Pick out and copy every line in the material below that contains the word "lawn". Case counts, so match capital and lowercase letters exactly.

** DATA **
** start **
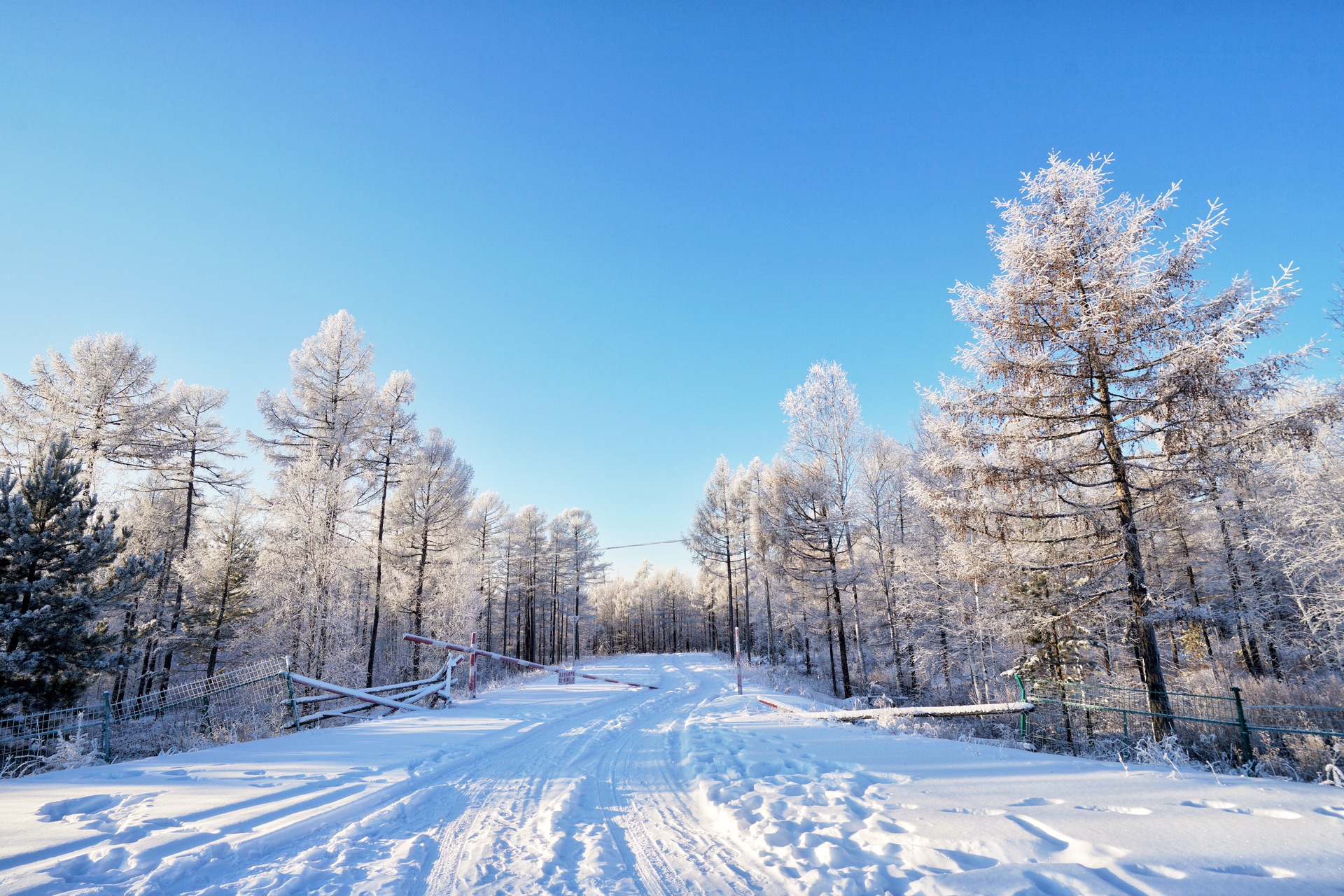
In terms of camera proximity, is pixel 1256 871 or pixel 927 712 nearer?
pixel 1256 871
** end **
** start **
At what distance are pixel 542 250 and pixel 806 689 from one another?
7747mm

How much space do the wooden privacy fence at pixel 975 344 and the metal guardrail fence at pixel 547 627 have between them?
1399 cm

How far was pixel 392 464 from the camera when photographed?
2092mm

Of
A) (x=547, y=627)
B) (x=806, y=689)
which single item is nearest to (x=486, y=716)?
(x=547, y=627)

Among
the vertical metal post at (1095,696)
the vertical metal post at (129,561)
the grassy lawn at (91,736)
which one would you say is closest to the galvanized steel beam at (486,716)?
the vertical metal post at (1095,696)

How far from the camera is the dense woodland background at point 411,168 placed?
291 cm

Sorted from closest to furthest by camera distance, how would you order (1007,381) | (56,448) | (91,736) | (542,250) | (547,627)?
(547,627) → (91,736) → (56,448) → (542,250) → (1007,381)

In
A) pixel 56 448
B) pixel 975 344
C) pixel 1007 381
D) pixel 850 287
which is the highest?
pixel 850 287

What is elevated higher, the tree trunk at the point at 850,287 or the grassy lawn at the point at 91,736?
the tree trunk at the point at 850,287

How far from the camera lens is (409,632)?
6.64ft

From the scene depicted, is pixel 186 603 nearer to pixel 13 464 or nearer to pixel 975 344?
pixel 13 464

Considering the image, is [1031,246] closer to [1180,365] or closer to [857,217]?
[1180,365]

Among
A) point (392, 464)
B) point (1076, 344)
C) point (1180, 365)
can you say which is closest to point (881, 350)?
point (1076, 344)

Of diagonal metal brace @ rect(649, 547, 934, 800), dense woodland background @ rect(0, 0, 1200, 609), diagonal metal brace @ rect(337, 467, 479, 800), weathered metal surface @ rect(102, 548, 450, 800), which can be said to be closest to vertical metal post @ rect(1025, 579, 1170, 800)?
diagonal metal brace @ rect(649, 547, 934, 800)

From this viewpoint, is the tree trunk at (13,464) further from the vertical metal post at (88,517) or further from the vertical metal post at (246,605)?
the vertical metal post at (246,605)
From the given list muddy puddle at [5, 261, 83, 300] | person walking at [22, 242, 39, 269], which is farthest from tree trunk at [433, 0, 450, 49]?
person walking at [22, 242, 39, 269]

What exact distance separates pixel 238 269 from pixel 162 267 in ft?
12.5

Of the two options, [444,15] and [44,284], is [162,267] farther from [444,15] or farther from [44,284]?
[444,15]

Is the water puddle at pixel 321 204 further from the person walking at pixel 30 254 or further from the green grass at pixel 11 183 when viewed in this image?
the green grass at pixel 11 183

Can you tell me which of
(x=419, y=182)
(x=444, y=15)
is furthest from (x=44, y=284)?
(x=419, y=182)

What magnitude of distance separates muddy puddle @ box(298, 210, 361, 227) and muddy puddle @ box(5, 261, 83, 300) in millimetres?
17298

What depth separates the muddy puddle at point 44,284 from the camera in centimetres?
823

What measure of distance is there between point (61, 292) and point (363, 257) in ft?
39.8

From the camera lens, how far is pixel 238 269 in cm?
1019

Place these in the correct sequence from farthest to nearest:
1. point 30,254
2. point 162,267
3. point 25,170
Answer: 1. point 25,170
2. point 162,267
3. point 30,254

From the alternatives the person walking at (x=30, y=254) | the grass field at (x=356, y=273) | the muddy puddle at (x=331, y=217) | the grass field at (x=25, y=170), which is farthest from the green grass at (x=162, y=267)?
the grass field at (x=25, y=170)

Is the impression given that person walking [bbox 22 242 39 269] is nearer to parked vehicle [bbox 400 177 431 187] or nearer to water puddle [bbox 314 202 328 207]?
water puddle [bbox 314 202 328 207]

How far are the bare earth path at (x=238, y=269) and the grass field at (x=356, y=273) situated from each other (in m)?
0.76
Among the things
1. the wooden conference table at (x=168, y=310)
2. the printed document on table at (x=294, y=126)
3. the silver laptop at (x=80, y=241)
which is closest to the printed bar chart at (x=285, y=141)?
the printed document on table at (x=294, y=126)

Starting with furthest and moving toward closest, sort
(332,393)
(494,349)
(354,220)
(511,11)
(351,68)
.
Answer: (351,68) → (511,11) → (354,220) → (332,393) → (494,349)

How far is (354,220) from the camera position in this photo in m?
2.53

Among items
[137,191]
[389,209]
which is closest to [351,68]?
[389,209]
** end **
** EXERCISE ANSWER **
the grassy lawn at (91,736)
What is elevated higher, the tree trunk at the point at 850,287 or the grassy lawn at the point at 91,736?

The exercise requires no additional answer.